Why I Moved a 950,000-Line Flask App from Replit Deployments to Hetzner
Hey Replit community,
I want to share my journey — not to criticize Replit (I still use it every day for development and love the many things in it, but to help others understand when self-hosting makes sense, and what workarounds I tried before making the switch.
What I’am Building
I build Bidmio — a full ERP/CRM platform for construction businesses, with modules for projects, invoicing, stock management, HR/payroll, accounting, e-invoicing (Peppol BIS), bank payments (ISO 20022), and more. It’s a Flask app with ~950,000 lines of code across Python, HTML, JavaScript, and CSS. 60+ database models, 40+ blueprints, 13,500+ translation keys in 5 languages.
This isn’t a weekend project. Real businesses use it every day.
The Cold Start Problem
Replit Deployments create a new container for every deploy. For a small app, that’s fine — maybe 5-10 seconds. For my app:
-
196 seconds (3+ minutes) from deploy to first page load
-
Gunicorn starts → Python parses ~30,000 lines of data files at import time → loads 60+ SQLAlchemy models → registers 40+ blueprints → runs database migrations and seeding
-
During all of this, users see a loading screen
Every. Single. Deploy. 2-3 Per Day.
And it’s not just deploys — if the container goes idle and Replit recycles it, the next visitor triggers the same 3-minute cold start.
The Workarounds I Built (Before Giving Up)
I didn’t leave immediately. I spent weeks building workarounds:
-
Custom loading page with status polling — A
/startup-statusendpoint that returns 503 until the app is ready, with a frontend that polls and shows a loading animation. Users at least saw something instead of a blank error. -
Lazy imports — Moved ~30,000 lines of Python data (help center articles, glossary terms) from top-level imports to lazy loading. Cut startup from 196s to about 45s.
-
Background initialization thread — Database migrations, seeding, and health checks run in a background thread so gunicorn can at least accept connections while the app bootstraps.
-
Retry logic with exponential backoff — Our database (Neon, US region) sometimes wasn’t reachable when the container started. If the background init failed, it failed permanently. I had to add automatic retries.
-
Database connection timeouts — Added explicit timeouts so a single Neon cold start wouldn’t block all 32 gunicorn threads for 100+ seconds.
-
Aggressive query optimization — A context processor running on every page was taking 80-100 seconds due to N+1 queries hitting a cold Neon instance. I had to rewrite it with eager loading and caching.

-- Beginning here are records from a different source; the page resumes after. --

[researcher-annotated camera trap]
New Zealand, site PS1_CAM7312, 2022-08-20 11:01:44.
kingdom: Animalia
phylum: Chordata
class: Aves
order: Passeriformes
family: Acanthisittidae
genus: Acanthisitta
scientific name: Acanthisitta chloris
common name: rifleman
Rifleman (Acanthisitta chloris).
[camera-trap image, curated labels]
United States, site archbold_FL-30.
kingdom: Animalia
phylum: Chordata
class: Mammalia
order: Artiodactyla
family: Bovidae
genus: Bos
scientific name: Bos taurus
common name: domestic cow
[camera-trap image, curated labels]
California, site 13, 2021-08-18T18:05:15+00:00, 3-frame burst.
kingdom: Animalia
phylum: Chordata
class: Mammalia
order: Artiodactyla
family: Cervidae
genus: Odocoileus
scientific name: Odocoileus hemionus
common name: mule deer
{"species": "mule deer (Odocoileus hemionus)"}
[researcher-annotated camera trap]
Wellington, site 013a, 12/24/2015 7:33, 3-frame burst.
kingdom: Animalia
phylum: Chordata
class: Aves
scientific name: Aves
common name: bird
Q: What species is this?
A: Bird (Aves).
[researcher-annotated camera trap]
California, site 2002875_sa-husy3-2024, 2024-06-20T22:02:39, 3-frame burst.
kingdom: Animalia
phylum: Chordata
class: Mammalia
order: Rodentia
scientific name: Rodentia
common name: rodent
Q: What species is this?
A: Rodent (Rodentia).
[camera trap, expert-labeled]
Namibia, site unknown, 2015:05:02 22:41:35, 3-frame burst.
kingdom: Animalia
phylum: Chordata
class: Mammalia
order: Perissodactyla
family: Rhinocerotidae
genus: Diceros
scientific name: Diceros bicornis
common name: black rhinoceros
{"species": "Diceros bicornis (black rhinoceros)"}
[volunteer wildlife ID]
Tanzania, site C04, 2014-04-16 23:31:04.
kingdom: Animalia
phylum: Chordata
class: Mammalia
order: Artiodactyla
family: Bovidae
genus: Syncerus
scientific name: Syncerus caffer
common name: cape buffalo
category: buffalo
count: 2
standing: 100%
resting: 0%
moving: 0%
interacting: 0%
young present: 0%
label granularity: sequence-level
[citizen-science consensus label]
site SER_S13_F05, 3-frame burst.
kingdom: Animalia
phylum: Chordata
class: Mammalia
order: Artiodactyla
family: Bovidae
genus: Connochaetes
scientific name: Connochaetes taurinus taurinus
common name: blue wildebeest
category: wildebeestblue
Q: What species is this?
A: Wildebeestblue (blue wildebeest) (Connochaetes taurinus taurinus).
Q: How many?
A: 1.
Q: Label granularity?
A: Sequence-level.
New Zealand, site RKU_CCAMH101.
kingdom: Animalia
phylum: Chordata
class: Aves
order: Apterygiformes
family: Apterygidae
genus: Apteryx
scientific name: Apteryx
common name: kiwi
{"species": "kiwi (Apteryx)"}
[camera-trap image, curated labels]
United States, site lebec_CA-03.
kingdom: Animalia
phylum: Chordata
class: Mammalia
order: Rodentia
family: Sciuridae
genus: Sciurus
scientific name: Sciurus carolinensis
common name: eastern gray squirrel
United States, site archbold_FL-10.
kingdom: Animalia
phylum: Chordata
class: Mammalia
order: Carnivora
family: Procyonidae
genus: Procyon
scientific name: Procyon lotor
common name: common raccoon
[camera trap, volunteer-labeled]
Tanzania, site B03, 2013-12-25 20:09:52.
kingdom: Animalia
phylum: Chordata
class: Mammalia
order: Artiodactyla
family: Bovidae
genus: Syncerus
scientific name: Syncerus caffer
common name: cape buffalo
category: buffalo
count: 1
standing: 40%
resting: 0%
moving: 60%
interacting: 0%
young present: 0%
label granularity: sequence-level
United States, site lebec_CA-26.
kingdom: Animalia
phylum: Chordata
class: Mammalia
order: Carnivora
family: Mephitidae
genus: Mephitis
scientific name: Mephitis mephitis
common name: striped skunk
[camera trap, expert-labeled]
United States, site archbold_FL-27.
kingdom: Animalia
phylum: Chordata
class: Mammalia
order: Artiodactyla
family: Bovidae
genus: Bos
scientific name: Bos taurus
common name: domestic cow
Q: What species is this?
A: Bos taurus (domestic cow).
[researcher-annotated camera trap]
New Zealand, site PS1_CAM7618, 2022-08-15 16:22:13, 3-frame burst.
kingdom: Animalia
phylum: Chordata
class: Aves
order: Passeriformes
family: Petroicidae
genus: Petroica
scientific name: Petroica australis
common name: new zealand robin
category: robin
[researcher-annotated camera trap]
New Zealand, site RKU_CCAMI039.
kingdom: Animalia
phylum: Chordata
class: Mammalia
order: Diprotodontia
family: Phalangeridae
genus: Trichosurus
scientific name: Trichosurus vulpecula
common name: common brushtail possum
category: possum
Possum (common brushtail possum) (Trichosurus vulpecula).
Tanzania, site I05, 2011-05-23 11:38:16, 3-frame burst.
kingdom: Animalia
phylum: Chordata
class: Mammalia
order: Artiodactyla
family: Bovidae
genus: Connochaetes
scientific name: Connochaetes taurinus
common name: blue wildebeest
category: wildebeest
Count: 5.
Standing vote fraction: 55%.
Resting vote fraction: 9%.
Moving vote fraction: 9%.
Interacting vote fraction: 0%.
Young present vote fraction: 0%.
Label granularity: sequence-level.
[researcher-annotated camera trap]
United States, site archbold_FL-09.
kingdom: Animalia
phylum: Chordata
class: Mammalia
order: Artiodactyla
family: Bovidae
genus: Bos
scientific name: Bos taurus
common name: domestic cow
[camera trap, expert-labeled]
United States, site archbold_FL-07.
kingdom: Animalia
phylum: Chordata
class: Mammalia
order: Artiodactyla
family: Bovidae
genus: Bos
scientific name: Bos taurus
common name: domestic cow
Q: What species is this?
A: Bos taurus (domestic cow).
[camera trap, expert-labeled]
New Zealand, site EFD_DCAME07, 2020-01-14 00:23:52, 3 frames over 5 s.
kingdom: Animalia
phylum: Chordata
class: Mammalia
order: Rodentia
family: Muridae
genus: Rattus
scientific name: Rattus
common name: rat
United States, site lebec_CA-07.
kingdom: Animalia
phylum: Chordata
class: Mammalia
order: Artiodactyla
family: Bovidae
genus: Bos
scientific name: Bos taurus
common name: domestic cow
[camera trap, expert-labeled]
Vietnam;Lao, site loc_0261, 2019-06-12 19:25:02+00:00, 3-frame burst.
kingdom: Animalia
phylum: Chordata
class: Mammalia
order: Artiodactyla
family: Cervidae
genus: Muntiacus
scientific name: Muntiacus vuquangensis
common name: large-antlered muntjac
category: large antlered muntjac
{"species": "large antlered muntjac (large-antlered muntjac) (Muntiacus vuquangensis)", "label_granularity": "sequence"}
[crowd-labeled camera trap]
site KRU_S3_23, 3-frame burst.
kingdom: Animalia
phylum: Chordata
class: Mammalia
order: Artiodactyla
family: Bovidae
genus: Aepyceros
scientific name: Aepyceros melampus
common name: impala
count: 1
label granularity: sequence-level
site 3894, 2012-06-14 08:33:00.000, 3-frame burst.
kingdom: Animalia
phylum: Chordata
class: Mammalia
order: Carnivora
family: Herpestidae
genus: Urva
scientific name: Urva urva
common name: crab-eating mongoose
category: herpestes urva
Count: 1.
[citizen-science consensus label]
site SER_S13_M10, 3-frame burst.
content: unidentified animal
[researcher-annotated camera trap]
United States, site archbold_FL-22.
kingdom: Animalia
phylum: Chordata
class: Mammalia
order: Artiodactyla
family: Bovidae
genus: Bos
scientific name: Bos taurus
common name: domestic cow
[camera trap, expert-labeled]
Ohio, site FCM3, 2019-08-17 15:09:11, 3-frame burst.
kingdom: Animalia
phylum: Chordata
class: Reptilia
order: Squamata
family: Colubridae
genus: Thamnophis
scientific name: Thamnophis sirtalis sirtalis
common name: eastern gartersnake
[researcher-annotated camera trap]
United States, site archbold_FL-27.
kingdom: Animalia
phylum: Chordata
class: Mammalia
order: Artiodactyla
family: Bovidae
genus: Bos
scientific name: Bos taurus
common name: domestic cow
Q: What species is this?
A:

All of this engineering effort was just to make deployments survivable — not even fast.
The Move to Hetzner
On Hetzner (Ca €30 for server /month VPS + +ca €7 for Object Storage), the deployment model is fundamentally different:
| Replit Deployments | Hetzner VPS | |
|---|---|---|
| Deploy process | Destroy old container, build new one from scratch | Upload new code, restart app process |
| Cold start | 45-196 seconds (after our optimizations) | 0 — server is always running |
| Deploy downtime | 1-3 minutes of loading screen | ~5 seconds (process restart) |
| Idle behavior | Container may be recycled → cold start on next visit | Always on, always warm |
| DB latency | Neon US (cross-Atlantic for EU users) | Neon EU (same region) |
| Monthly cost | Usage-based (can spike) | Fixed, predictable |
| Setup effort | Managed (easy) | More setup, full control |
The key difference: Hetzner uploads new code to a running server. When a user loads a page after deploy, the new code is already there and running. No container build, no cold start, no loading page.
Database: Neon US → Neon EU
I also migrated our primary default Replit database from Neon US to Neon EU. For European users, this cut database latency dramatically — queries stay within Europe instead of crossing the Atlantic.
But I kept a hybrid setup:
-
Neon EU — Primary database for European users (majority of our customer base)
-
Neon US + original Replit deployment — Still running for certain domains serving users outside Europe
This way, everyone gets the best latency for their location.
When Replit Deployments Are Perfect
I still think Replit Deployments are great for:
-
Smaller apps (under ~50,000 lines)
-
Prototypes and MVPs
-
Apps where a few seconds of cold start doesn’t matter
-
Teams that want zero DevOps overhead
But once your codebase grows to hundreds of thousands of lines and real users depend on instant availability, you’ll hit the same wall I did.
What I Still Use Replit For
I haven’t (YET :D) left Replit — I still use:
-
Replit IDE for all development
-
Replit AI Agent for building features
-
Replit Deployments for non-EU domains
-
The development workflow is still 100% Replit
Replit is incredible for building. For deploying a near-million-line production app to European users, I needed something different.
Hope this helps anyone facing similar scaling decisions.